-------- Texte à lire --------

Le dispositif militaire américain sera prêt fin janvier début février 2003
NEW YORK
de notre correspondant

La Maison Blanche a beau réaffirmer ne
pas prendre de décision sur une offensive contre
Bagdad avant fin janvier 2003, l’ampleur
et l’accélération des préparatifs militaires laissent
peu de doutes sur ses intentions. En visite
en Afghanistan sur la base de Bagram,
samedi 21 décembre, le général Richard
Myers, chefd’état-major interarmées américain,
a été explicite : « Notre travail est d’être
prêts à faire ce que le président nous demande.
Nous serons prêts, quel que soit le mois »
.
Tony Blair, le premier ministre britannique,
a prévenu les troupes britanniques lors
de son adresse à l’occasion de Noël de « se
tenir prêtes »

--------

▶ Vos consignes
- 1) D'après l'article sur les préparatifs militaires américains, où le général Richard Myers se trouvait-il en visite le samedi 21 décembre ?
- 2) Restituez sans aucune modification le passage de l'article sur les préparatifs militaires américains qui va de « Le dispositif militaire » à « président nous demande. ».

-------- Section des données --------

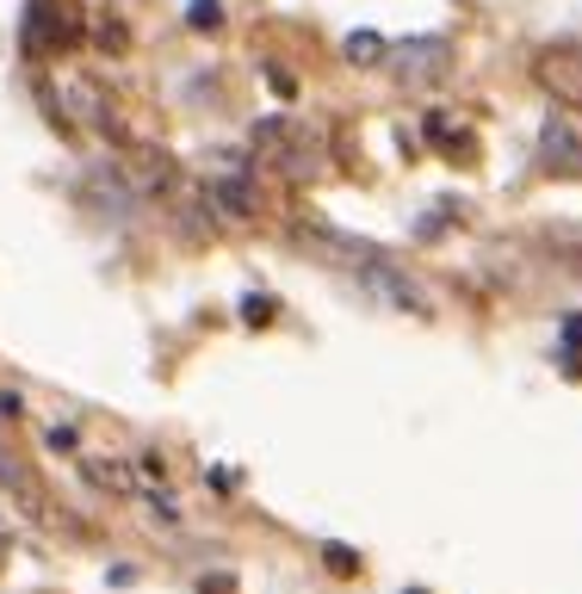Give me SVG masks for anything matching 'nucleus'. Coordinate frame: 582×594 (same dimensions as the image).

--------

▶ Réponses par consigne
- 1) Sur la base de Bagram, en Afghanistan.

- 2)
Le dispositif militaire américain sera prêt fin janvier début février 2003
NEW YORK
de notre correspondant

La Maison Blanche a beau réaffirmer ne
pas prendre de décision sur une offensive contre
Bagdad avant fin janvier 2003, l’ampleur
et l’accélération des préparatifs militaires laissent
peu de doutes sur ses intentions. En visite
en Afghanistan sur la base de Bagram,
samedi 21 décembre, le général Richard
Myers, chefd’état-major interarmées américain,
a été explicite : « Notre travail est d’être
prêts à faire ce que le président nous demande.